Nigeria’s energy supply falls to 86,450MWh as grid problem lingers
Nigeria’s electricity supply plummeted on Sunday, 24th April 2022, following a significant downturn in power generated by the Nigerian generating companies. According to information from the Transmission Company of Nigeria (TCN), a total of 86,450.66MWh of energy was supplied on Sunday.
Energy supplied on the day under review represents a 9.4% decline compared to the 95,398.71MWh, which was supplied in the previous day and also represents the lowest electricity supply in six days.
Nigeria’s electricity supply has been dwindling in recent weeks, following multiple disruptions of the national grid, causing nationwide blackouts. Energy generation on Sunday, dipped by 9.3% to 87,600.87MWh against 96,616.27MWh generated in the previous day.
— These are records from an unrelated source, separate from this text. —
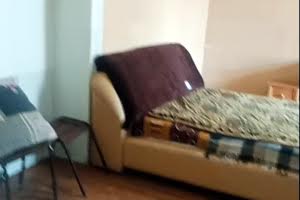 кімната за адресою Воронцовський пров., 3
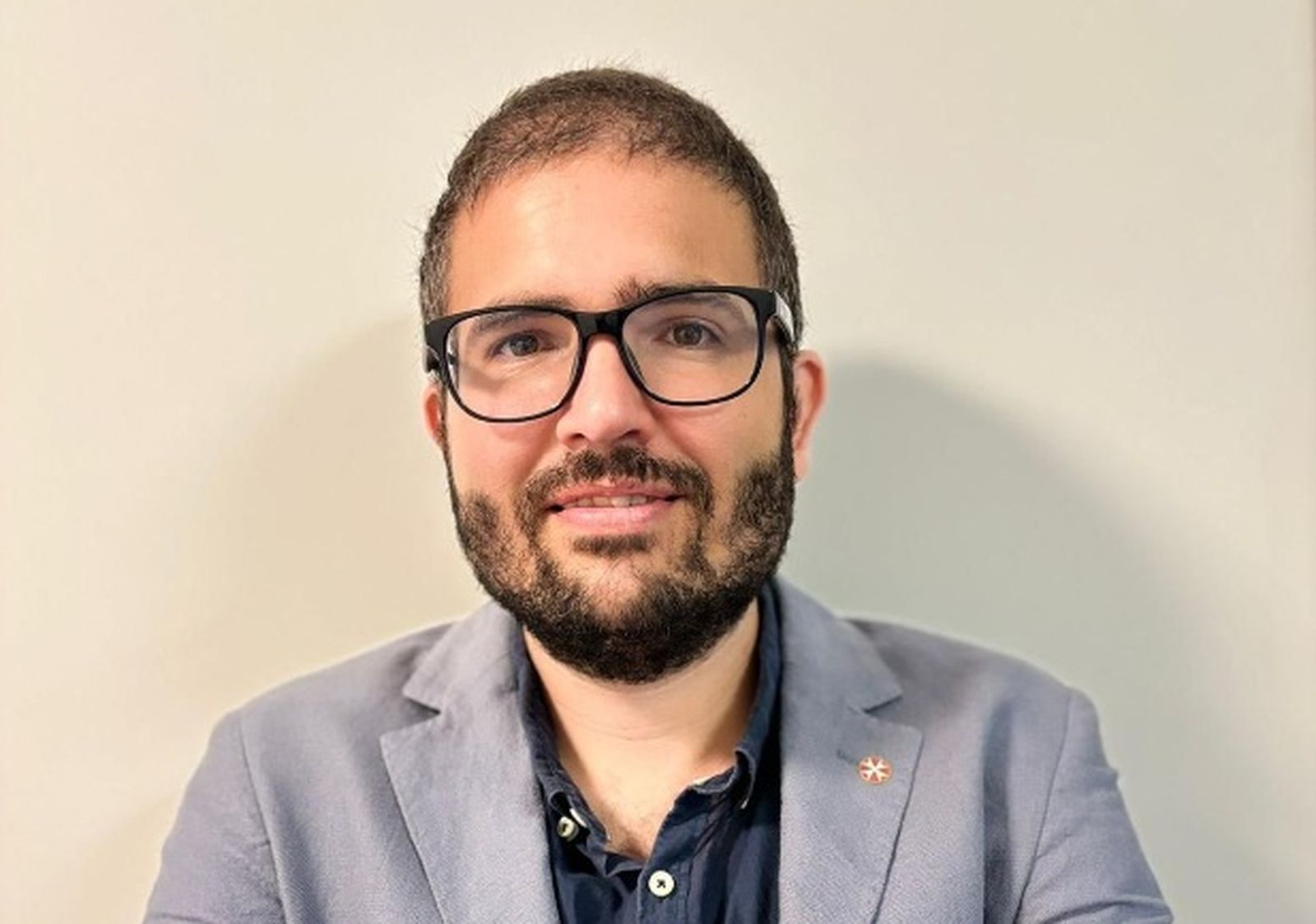 Profundizamos en la tarea de la archivística, cada vez más valorada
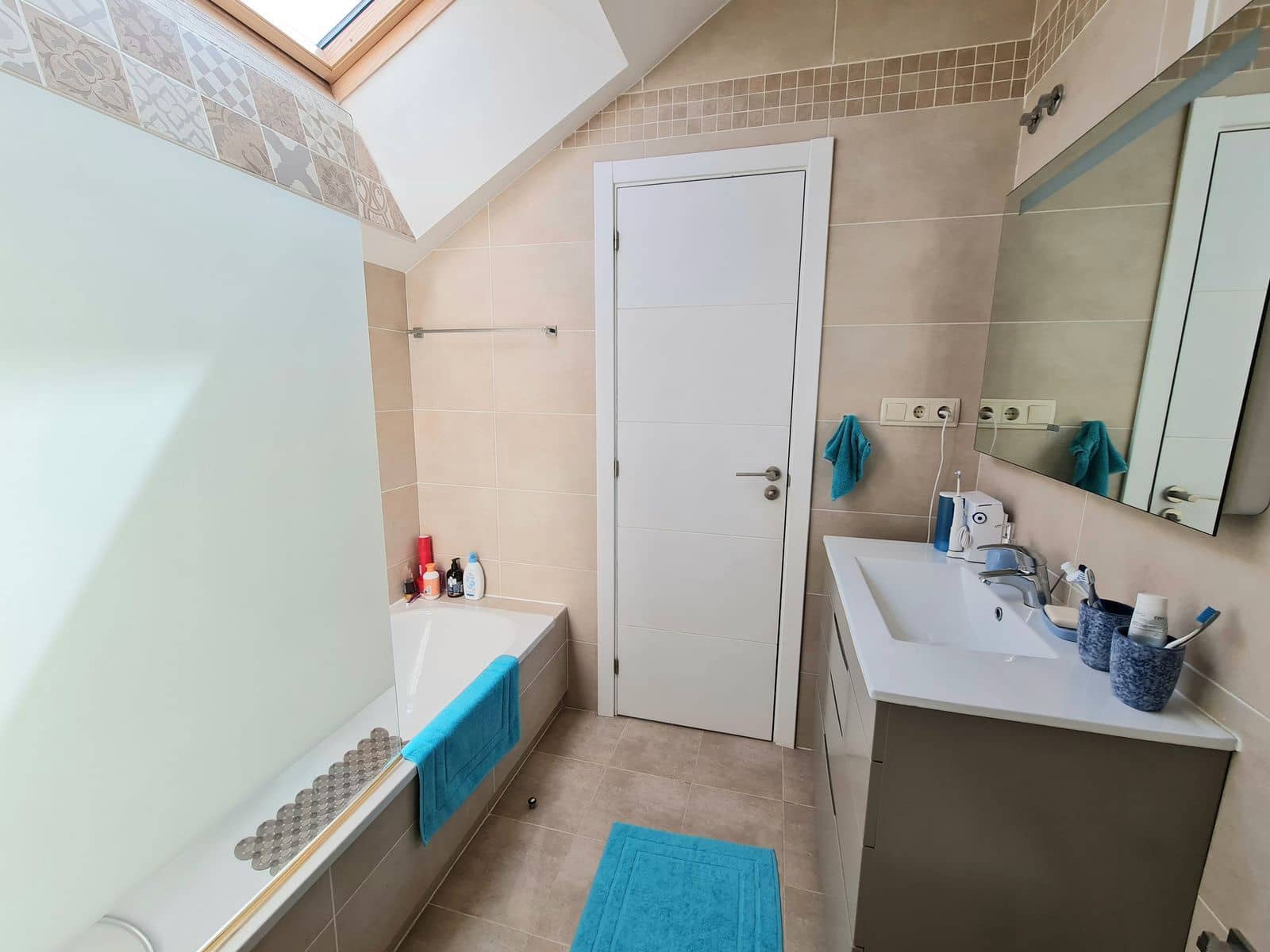 2 camera da letto Attico in vendita in La Cala de Mijas - 636.500 € (Rif: 9812217)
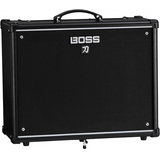 Boss Katana 100 Guitar Combo Amp - CBN Music Warehouse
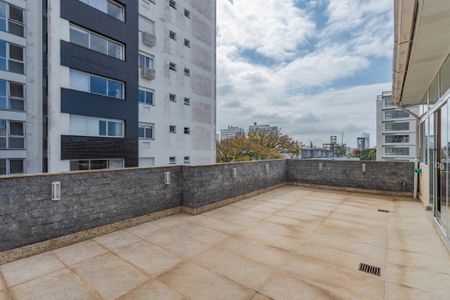 Apartamento à venda com 55m², 1 quarto e 1 vagaÁrea comum - Salão de festas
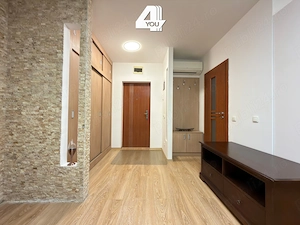 Apartament 2 camere | Amenajat modern | Bloc nou - Ared - imagine 10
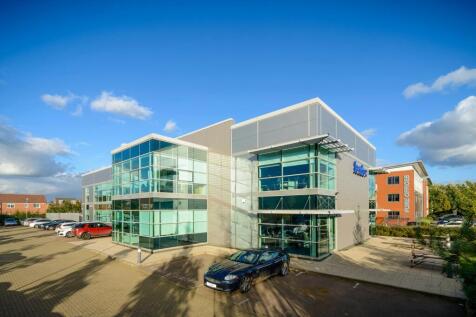 Leadec Warwick157resized.jpg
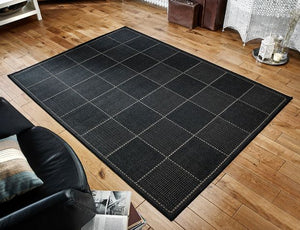 Weave Mat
Meanwhile, energy generation peaked at 4,092.7MW on Sunday, which is 4.7% lower than the 4,296.7MW recorded during the previous day, while off-generation also declined by 31.7% to 2,561.3MW.
Nigeria’s energy generation continues to fall below the required 105,000MWh electricity generation in other to record a relatively stable power supply.
Highlight (24th April 2022)
Peak generation – 4,092.7MW (-4.7%)
Off-peak generation – 2,561.3MW (-31.7%)
Energy generated – 87,600.87MWh (-9.3%)
Energy sent out – 86,450.66MWh (-9.4%)
Also, the highest frequency for the day was 51.54Hz, while the lowest frequency was 49.04Hz. Meanwhile, 98.69% of the total energy generated on Sunday was sent out, which is lower than 98.74% sent out in the previous day.
Meanwhile, Federal Competition and Consumer Protection Commission (FCCPC), has insisted that consumers should be billed according to the hours of electricity supplied with respect to the approved band classification and have the right to contest the tariff band classification they have been assigned.
Why this matters
Electricity is an essential need of many Nigerians and their businesses, especially given the surge in the price of diesel and recent fuel scarcity across the country. The cost of power in the country has gone up and is further exacerbated with constant disruption in electricity supply.